No public man of the last century was the mark of such bitter, such violent invective. On the other hand he was esteemed and loved by the subordinates at the admiralty, men who were content to serve him to the best of their ability, and to receive in thankfulness such gifts as he could bestow. That their adulation was not entirely mercenary appears from the posthumous notices of his life, such as that by the Rev. J. Cooke, printed as an introduction to the Voyage round the Mediterranean, or that in the Gentleman's Magazine, 1792, pt. i. p. 482. That Sandwich was assiduous and punctual in the despatch of business is attested not only by many witnesses, but by his own letters; but his industry was frittered away over details which seemed to increase his personal consequence, while matters of the first importance were left in the hands of incompetent and dishonest subordinates.

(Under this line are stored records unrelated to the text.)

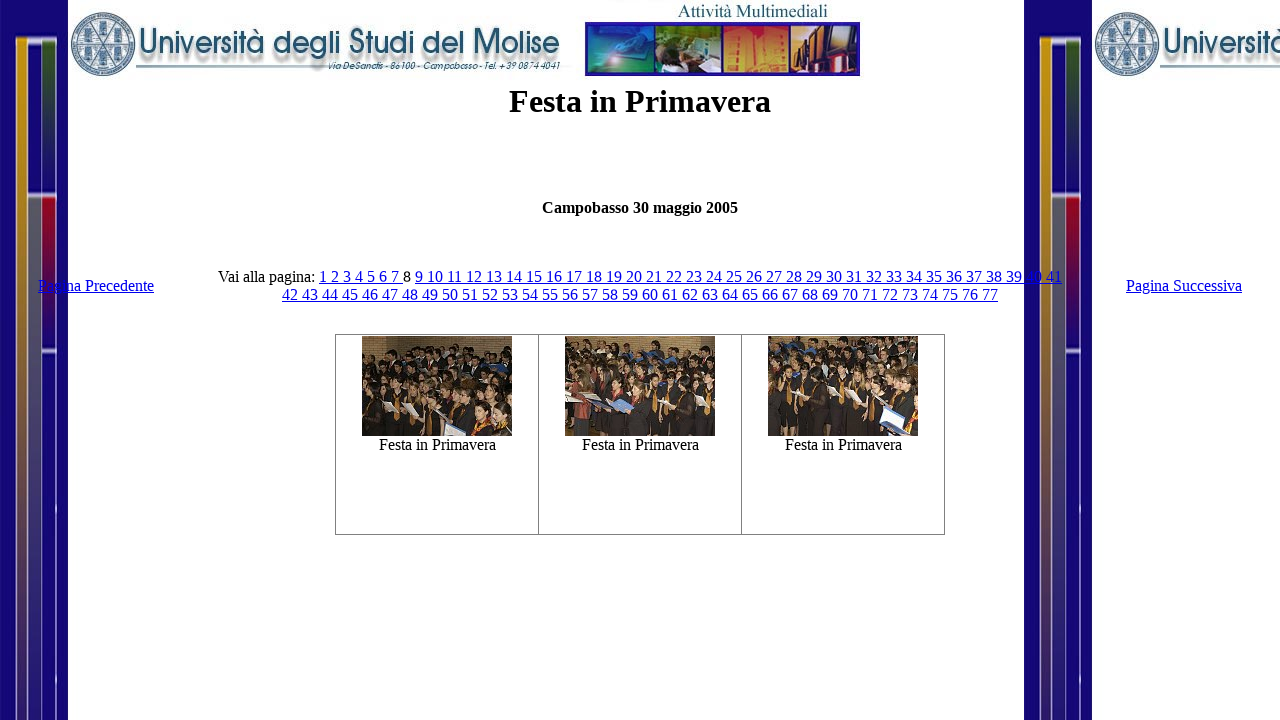

--- FILE ---
content_type: text/html
request_url: http://web.unimol.it/galleria%202005/festa%20in_primaveraOK/page8.htm
body_size: 3460
content:
<HTML>
<HEAD>

<BODY BACKGROUND="graphics/FondoHTMok.jpg">

<TITLE>Festa in Primavera</TITLE>


<META NAME="KEYWORDS" CONTENT="                        "> 


</HEAD>
<BODY  BGCOLOR="FFFFFF">
<CENTER>
<BR>

 


<BR><BR><H1>Festa in Primavera</H1>

<BR><BR><H4>Campobasso 30 maggio 2005</H4>


<TABLE CELLSPACING=30 CELLPADDING=0 BORDER=0>
<TR>
<TD ALIGN=LEFT WIDTH=150>

<A HREF="page7.htm" >  Pagina Precedente  </A>

</TD>
<TD ALIGN=CENTER>
Vai alla pagina: <A HREF="index.htm"> 1 </a> <A HREF="page2.htm"> 2 </a> <A HREF="page3.htm"> 3 </a> <A HREF="page4.htm"> 4 </a> <A HREF="page5.htm"> 5 </a> <A HREF="page6.htm"> 6 </a> <A HREF="page7.htm"> 7 </a> 8 <A HREF="page9.htm"> 9 </a> <A HREF="page10.htm"> 10 </a> <A HREF="page11.htm"> 11 </a> <A HREF="page12.htm"> 12 </a> <A HREF="page13.htm"> 13 </a> <A HREF="page14.htm"> 14 </a> <A HREF="page15.htm"> 15 </a> <A HREF="page16.htm"> 16 </a> <A HREF="page17.htm"> 17 </a> <A HREF="page18.htm"> 18 </a> <A HREF="page19.htm"> 19 </a> <A HREF="page20.htm"> 20 </a> <A HREF="page21.htm"> 21 </a> <A HREF="page22.htm"> 22 </a> <A HREF="page23.htm"> 23 </a> <A HREF="page24.htm"> 24 </a> <A HREF="page25.htm"> 25 </a> <A HREF="page26.htm"> 26 </a> <A HREF="page27.htm"> 27 </a> <A HREF="page28.htm"> 28 </a> <A HREF="page29.htm"> 29 </a> <A HREF="page30.htm"> 30 </a> <A HREF="page31.htm"> 31 </a> <A HREF="page32.htm"> 32 </a> <A HREF="page33.htm"> 33 </a> <A HREF="page34.htm"> 34 </a> <A HREF="page35.htm"> 35 </a> <A HREF="page36.htm"> 36 </a> <A HREF="page37.htm"> 37 </a> <A HREF="page38.htm"> 38 </a> <A HREF="page39.htm"> 39 </a> <A HREF="page40.htm"> 40 </a> <A HREF="page41.htm"> 41 </a> <A HREF="page42.htm"> 42 </a> <A HREF="page43.htm"> 43 </a> <A HREF="page44.htm"> 44 </a> <A HREF="page45.htm"> 45 </a> <A HREF="page46.htm"> 46 </a> <A HREF="page47.htm"> 47 </a> <A HREF="page48.htm"> 48 </a> <A HREF="page49.htm"> 49 </a> <A HREF="page50.htm"> 50 </a> <A HREF="page51.htm"> 51 </a> <A HREF="page52.htm"> 52 </a> <A HREF="page53.htm"> 53 </a> <A HREF="page54.htm"> 54 </a> <A HREF="page55.htm"> 55 </a> <A HREF="page56.htm"> 56 </a> <A HREF="page57.htm"> 57 </a> <A HREF="page58.htm"> 58 </a> <A HREF="page59.htm"> 59 </a> <A HREF="page60.htm"> 60 </a> <A HREF="page61.htm"> 61 </a> <A HREF="page62.htm"> 62 </a> <A HREF="page63.htm"> 63 </a> <A HREF="page64.htm"> 64 </a> <A HREF="page65.htm"> 65 </a> <A HREF="page66.htm"> 66 </a> <A HREF="page67.htm"> 67 </a> <A HREF="page68.htm"> 68 </a> <A HREF="page69.htm"> 69 </a> <A HREF="page70.htm"> 70 </a> <A HREF="page71.htm"> 71 </a> <A HREF="page72.htm"> 72 </a> <A HREF="page73.htm"> 73 </a> <A HREF="page74.htm"> 74 </a> <A HREF="page75.htm"> 75 </a> <A HREF="page76.htm"> 76 </a> <A HREF="page77.htm"> 77 </a> 
</TD>
<TD ALIGN=RIGHT WIDTH=150>

<A HREF="page9.htm" >  Pagina Successiva  </A>

</TD>
</TR>
</TABLE>


<TABLE BORDER=1 RULES=All>

<TR>

<TD WIDTH=200 HEIGHT=200 ALIGN=CENTER VALIGN=TOP> <A HREF="ppages/ppage22.htm"><IMG SRC="images/thumbs/thumb22.jpg" Alt=""></A>
<BR>Festa in Primavera
 
</TD>

<TD WIDTH=200 HEIGHT=200 ALIGN=CENTER VALIGN=TOP> <A HREF="ppages/ppage23.htm"><IMG SRC="images/thumbs/thumb23.jpg" Alt=""></A>
<BR>Festa in Primavera
 
</TD>

<TD WIDTH=200 HEIGHT=200 ALIGN=CENTER VALIGN=TOP> <A HREF="ppages/ppage24.htm"><IMG SRC="images/thumbs/thumb24.jpg" Alt=""></A>
<BR>Festa in Primavera
 
</TD>

 
</TR>

</TABLE>
 
</CENTER>
</BODY>
</HTML>
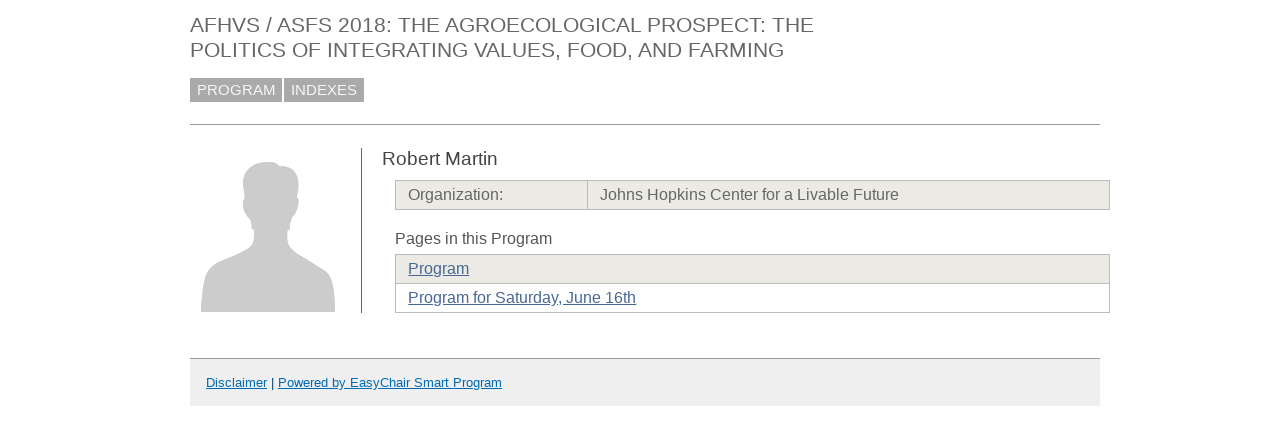

--- FILE ---
content_type: text/html; charset=UTF-8
request_url: https://easychair.org/smart-program/AFHVSASFS2018/person480.html
body_size: 1236
content:
<!DOCTYPE html
      PUBLIC "-//W3C//DTD XHTML 1.0 Transitional//EN"
      "http://www.w3.org/TR/xhtml1/DTD/xhtml1-transitional.dtd">
<html xml:lang="en-US" style="display:none" lang="en-US" xmlns="http://www.w3.org/1999/xhtml">
<head>
<title>Robert Martin</title>
<script>window['ec:pageId']='14722778962946228224'</script>
<meta http-equiv="Content-Type" content="text/html; charset=UTF-8"/>
<script>if(self != top) {top.location = self.location} else {document.documentElement.style.display = "block"}</script><script>if(self != top) {top.location = self.location}</script><link href="favicon.ico" rel="icon" type="image/jpeg"/><link href="program934.css" type="text/css" rel="StyleSheet"/>
<link href="program.css" rel="StyleSheet" type="text/css"/>
</head>
<body><table cellspacing="0" cellpadding="0" class="page_table">
<tbody>
  <tr>
    <td class="left_td_column">
      &nbsp;
      <div class="left_spacer">&nbsp;</div>
    </td>
    <td class="central_td_column">
      <div class="divsearch"><input class="conf_search" style="visibility:hidden" id="search" placeholder="Search" type="text"/></div>
      <div id="title">AFHVS / ASFS 2018: THE AGROECOLOGICAL PROSPECT: THE POLITICS OF INTEGRATING VALUES, FOOD, AND FARMING</div>
      <div id="main_menu"><a href="index.html">PROGRAM</a><a href="talk_indexes.html">INDEXES</a></div>
      <div style="visibility:hidden;margin:0pt;border:0pt;padding:0pt" id="menu2"> </div>
      <div style="visibility:hidden;margin:0pt;border:0pt;padding:0pt" id="menu3"> </div>
      <div id="content">
        <div id="pagetitle"></div>
      <script src="/utils/program.js"> </script><script>addEventHandler(window,'load',function () {Program.ping1('/statistics/page_access_x.cgi',Program.ping2,'m1=1')})</script><script>Program.data={pr:912,co:0,pk:'person:480'}</script><table><tr><td style="width:1%;vertical-align:top"><div class="bio_img"><img src="unisex_silhouette.png"/></div></td><td style="width:99%"><div class="bio"><div class="bio_title">Robert Martin</div><table class="bio_table"><tr class="evengrey top bottom"><td>Organization: </td><td>Johns Hopkins Center for a Livable Future</td></tr></table><div class="bio_pages">Pages in this Program</div><table class="bio_table"><tr class="evengrey top"><td><a href="index.html">Program</a></td></tr><tr class="oddgrey bottom"><td><a href="2018-06-16.html">Program for Saturday, June 16th</a></td></tr></table></div></td></tr></table></div>
      <div id="disclaimer"><a href="disclaimer.html">Disclaimer</a> | <a href="/smart_program.cgi">Powered by EasyChair Smart Program</a></div>
    </td>
    <td class="right_td_column">
      &nbsp;
      <div class="right_spacer">&nbsp;</div>
    </td>
  </tr>
</tbody>
</table></body>
</html>
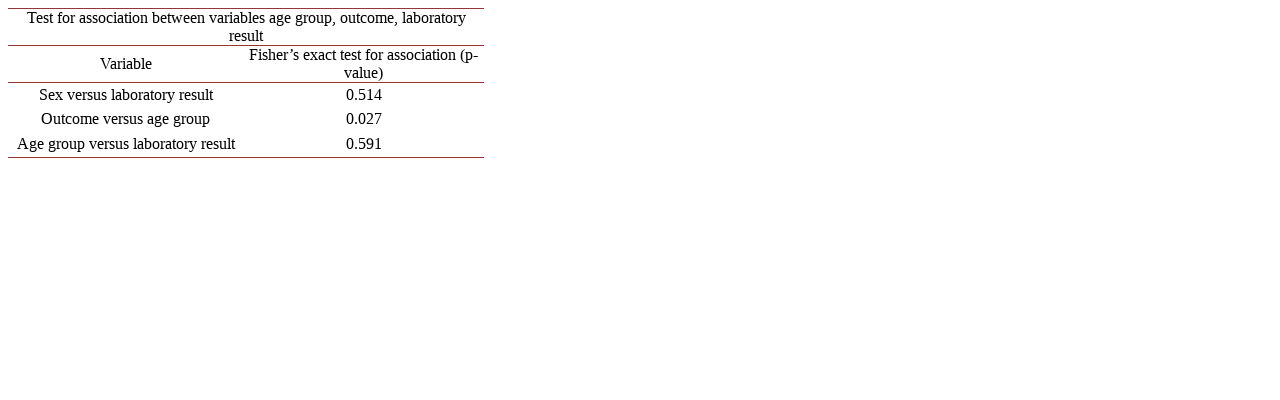

--- FILE ---
content_type: text/html;charset=UTF-8
request_url: https://html.scirp.org/file/71412_2.htm
body_size: 1053
content:
<html>
<head>
<script type="text/javascript">
  var _gaq = _gaq || [];
  _gaq.push(['_setAccount', 'UA-19523307-6']);
  _gaq.push(['_trackPageview']);

  (function() {
    var ga = document.createElement('script'); ga.type = 'text/javascript'; ga.async = true;
    ga.src = ('https:' == document.location.protocol ? 'https://ssl' : 'http://www') + '.google-analytics.com/ga.js';
    var s = document.getElementsByTagName('script')[0]; s.parentNode.insertBefore(ga, s);
  })();

</script>
<script type="text/javascript" src="//html.scirp.org/mathjax/2.7.2/MathJax.js?config=MML_HTMLorMML"></script>
</head>
<body><table class="MsoTableGrid" border="1" cellspacing="0" cellpadding="0" width="476" style="border-collapse:collapse;mso-table-layout-alt:fixed;border:none; mso-border-top-alt:solid #943634 .5pt;mso-border-top-themecolor:accent2; mso-border-top-themeshade:191;mso-border-bottom-alt:solid #943634 .5pt; mso-border-bottom-themecolor:accent2;mso-border-bottom-themeshade:191; mso-padding-alt:0cm 0cm 0cm 0cm;mso-border-insideh:none;mso-border-insidev: none"> <tbody>   <tr style="mso-yfti-irow:0;mso-yfti-firstrow:yes;height:17.0pt;mso-height-rule:  exactly">    <td width="476" colspan="2" style="width:357.2pt;border-top:solid #943634 1.0pt;  mso-border-top-themecolor:accent2;mso-border-top-themeshade:191;border-left:  none;border-bottom:solid #943634 1.0pt;mso-border-bottom-themecolor:accent2;  mso-border-bottom-themeshade:191;border-right:none;mso-border-top-alt:solid #943634 .5pt;  mso-border-top-themecolor:accent2;mso-border-top-themeshade:191;mso-border-bottom-alt:  solid #943634 .25pt;mso-border-bottom-themecolor:accent2;mso-border-bottom-themeshade:  191;padding:0cm 0cm 0cm 0cm;height:17.0pt;mso-height-rule:exactly"> <p class="MsoNormal" align="center" style="text-align:center;mso-pagination:none;  layout-grid-mode:char;mso-layout-grid-align:none">Test for association between variables age group, outcome, laboratory result </p> </td>   </tr>   <tr style="mso-yfti-irow:1;height:18.45pt;mso-height-rule:exactly">    <td width="236" style="width:176.7pt;border:none;mso-border-top-alt:solid #943634 .25pt;  mso-border-top-themecolor:accent2;mso-border-top-themeshade:191;padding:0cm 0cm 0cm 0cm;  height:18.45pt;mso-height-rule:exactly"> <p class="MsoNormal" align="center" style="text-align:center;mso-pagination:none;  tab-stops:center 223.35pt;layout-grid-mode:char;mso-layout-grid-align:none">Variable </p> </td>    <td width="241" style="width:180.5pt;border:none;mso-border-top-alt:solid #943634 .25pt;  mso-border-top-themecolor:accent2;mso-border-top-themeshade:191;padding:0cm 0cm 0cm 0cm;  height:18.45pt;mso-height-rule:exactly"> <p class="MsoNormal" align="center" style="text-align:center;mso-pagination:none;  tab-stops:center 223.35pt;layout-grid-mode:char;mso-layout-grid-align:none">Fisher’s exact test for association (p-value) </p> </td>   </tr>   <tr style="mso-yfti-irow:2;height:18.45pt;mso-height-rule:exactly">    <td width="236" style="width:176.7pt;border:none;border-top:solid #943634 1.0pt;  mso-border-top-themecolor:accent2;mso-border-top-themeshade:191;mso-border-top-alt:  solid #943634 .25pt;mso-border-top-themecolor:accent2;mso-border-top-themeshade:  191;padding:0cm 0cm 0cm 0cm;height:18.45pt;mso-height-rule:exactly"> <p class="MsoNormal" align="center" style="text-align:center;mso-pagination:none;  tab-stops:center 223.35pt;layout-grid-mode:char;mso-layout-grid-align:none">Sex versus laboratory result </p> </td>    <td width="241" style="width:180.5pt;border:none;border-top:solid #943634 1.0pt;  mso-border-top-themecolor:accent2;mso-border-top-themeshade:191;mso-border-top-alt:  solid #943634 .25pt;mso-border-top-themecolor:accent2;mso-border-top-themeshade:  191;padding:0cm 0cm 0cm 0cm;height:18.45pt;mso-height-rule:exactly"> <p class="MsoNormal" align="center" style="text-align:center;mso-pagination:none;  tab-stops:center 223.35pt;layout-grid-mode:char;mso-layout-grid-align:none">0.514 </p> </td>   </tr>   <tr style="mso-yfti-irow:3;height:18.45pt;mso-height-rule:exactly">    <td width="236" style="width:176.7pt;border:none;padding:0cm 0cm 0cm 0cm;  height:18.45pt;mso-height-rule:exactly"> <p class="MsoNormal" align="center" style="text-align:center;mso-pagination:none;  layout-grid-mode:char;mso-layout-grid-align:none">Outcome versus age group </p> </td>    <td width="241" style="width:180.5pt;border:none;padding:0cm 0cm 0cm 0cm;  height:18.45pt;mso-height-rule:exactly"> <p class="MsoNormal" align="center" style="text-align:center;mso-pagination:none;  layout-grid-mode:char;mso-layout-grid-align:none">0.027 </p> </td>   </tr>   <tr style="mso-yfti-irow:4;mso-yfti-lastrow:yes;height:18.45pt;mso-height-rule:  exactly">    <td width="236" style="width:176.7pt;border:none;border-bottom:solid #943634 1.0pt;  mso-border-bottom-themecolor:accent2;mso-border-bottom-themeshade:191;  mso-border-bottom-alt:solid #943634 .5pt;mso-border-bottom-themecolor:accent2;  mso-border-bottom-themeshade:191;padding:0cm 0cm 0cm 0cm;height:18.45pt;  mso-height-rule:exactly"> <p class="MsoNormal" align="center" style="text-align:center;mso-pagination:none;  layout-grid-mode:char;mso-layout-grid-align:none">Age group versus laboratory result </p> </td>    <td width="241" style="width:180.5pt;border:none;border-bottom:solid #943634 1.0pt;  mso-border-bottom-themecolor:accent2;mso-border-bottom-themeshade:191;  mso-border-bottom-alt:solid #943634 .5pt;mso-border-bottom-themecolor:accent2;  mso-border-bottom-themeshade:191;padding:0cm 0cm 0cm 0cm;height:18.45pt;  mso-height-rule:exactly"> <p class="MsoNormal" align="center" style="text-align:center;mso-pagination:none;  layout-grid-mode:char;mso-layout-grid-align:none">0.591 </p> </td>   </tr>  </tbody></table></body>
</html>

In society he is described as having a singular charm of manner. ‘Few houses were more pleasant than his; it was filled with rank, beauty, and talent, and every one was at ease.’ The musical entertainments at Hinchinbroke had a distinct reputation, and Miss Ray, whose natural talent had been cultivated under the best masters, was the admired prima donna; ‘he was the soul of the Catch Club, and one of the directors of the Concert of Ancient Music, but he had not the least real ear for music, and was equally insensible of harmony and melody'. His gait is described as awkward and shambling. Seeing him at a distance, a gentleman said, ‘I am sure it is Lord Sandwich; for, if you observe, he is walking down both sides of the street at once;’ and Sandwich himself used to tell how, on taking leave of his dancing-master in Paris, and offering him any service in London, the man answered, ‘I should take it as a particular favour if your Lordship would never tell any one of whom you learned to dance’. Churchill of course refers to this uncouthness, and adds that his visage is that of one ‘half hanged,’ with the inference that he had been ‘cut down by mistake’. This unflattering description is to some extent supported by the portrait by Gainsborough in the Painted Hall at Greenwich, which has a ghastly effect, chiefly due perhaps to the fading of the flesh tints. Other portraits by Zoffany: one belonging to the family, one in the National Portrait Gallery, and one in the Trinity House — though not prepossessing, are less repulsive. Sandwich married in 1741 Judith, third daughter of Charles Fane, first viscount Fane, and had by her, besides other children who predeceased him, one son, John, who succeeded as fifth earl. By Miss Ray he also had children, one son, Basil and another, Robert, who died an admiral in 1830.